_TEXT TO READ_:

Explore a variety of professional development resources in the area of user education:
- Read and discuss textbook chapter and assigned articles covering the future of library user education.
- Complete individual adult education instruction program plans.
Reflect on the readings, discussions, and activities of the course, and share new ideas and knowledge acquired.
Read in text – Chapter 12: The Future of Information Literacy
The Future of Information Literacy
- "Association of College and Research Libraries Standards for Proficiencies for Instruction Librarians and Coordinators" - http://www.ala.org/ala/mgrps/divs/acrl/standards/profstandards.cfm - Description of skills necessary for excellence in library instruction, including instructional design and teaching skills.
- Ward, Dane. "Revisioning Information Literacy for Lifelong Meaning." The Journal of Academic Librarianship 32, no.4 (July 2006): 396-402, (Academic Search Complete) - Ward discusses the idea of information literacy expanding to include different ways of approaching information. This paper discusses teaching students to connect with information in meaningful ways so that they are better able to experience, value, and use information, and so that they are better prepared to become lifelong learners. There are some excellent ideas here!

_TASKS TO CARRY OUT_:
1) List every reading that the user education course text above assigns or cites, giving each by its title.
2) Using the user education course text above, decide whether each statement agrees with it, and support each yes or no with the deciding words quoted from the text. (a) The Ward article was published in The Journal of Academic Librarianship in July 2006. (b) The course asks for group adult education instruction program plans. (c) The ACRL standards describe skills that include instructional design.
3) Continue the user education course text above, starting right after its final sentence.

_DATASET EXTRACT_:

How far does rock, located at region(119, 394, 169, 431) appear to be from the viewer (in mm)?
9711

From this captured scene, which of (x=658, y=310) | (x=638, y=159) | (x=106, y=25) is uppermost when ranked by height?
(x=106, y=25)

_EXPECTED ANSWERS_:
1)
- Chapter 12: The Future of Information Literacy
- "Association of College and Research Libraries Standards for Proficiencies for Instruction Librarians and Coordinators"
- "Revisioning Information Literacy for Lifelong Meaning"

2)
(a) Yes: "The Journal of Academic Librarianship 32, no.4 (July 2006)"
(b) No: "Complete individual adult education instruction program plans."
(c) Yes: "including instructional design and teaching skills."

3)
- Westbrook, Lynn. "Pinning the Shift: Examining the Impact of Information Technology on Personal and Institutional Roles." The Journal of Academic Librarianship 26, no. 1 (January 2000): 59-63, (Academic Search Complete) - While this article is over 8 years old, much of what the author discusses is still relevant to us today. I think this is just one of the many examples of how technological advances seem to be on a continuous cycle that keeps us reevaluating needs and resources, as well as responding to and planning for change.
- Campbell, Sandy. "Defining Information Literacy in the 21st Century" - http://www.ifla.org/IV/ifla70/papers/059e-Campbell.pdf - For those of you from the public libraries, this article will be appealing, since it takes a worldwide view of information literacy and it targets those individuals who are not in academia. There is some interesting discussion here about changing the term "information literacy" to encompass a wider range of meanings.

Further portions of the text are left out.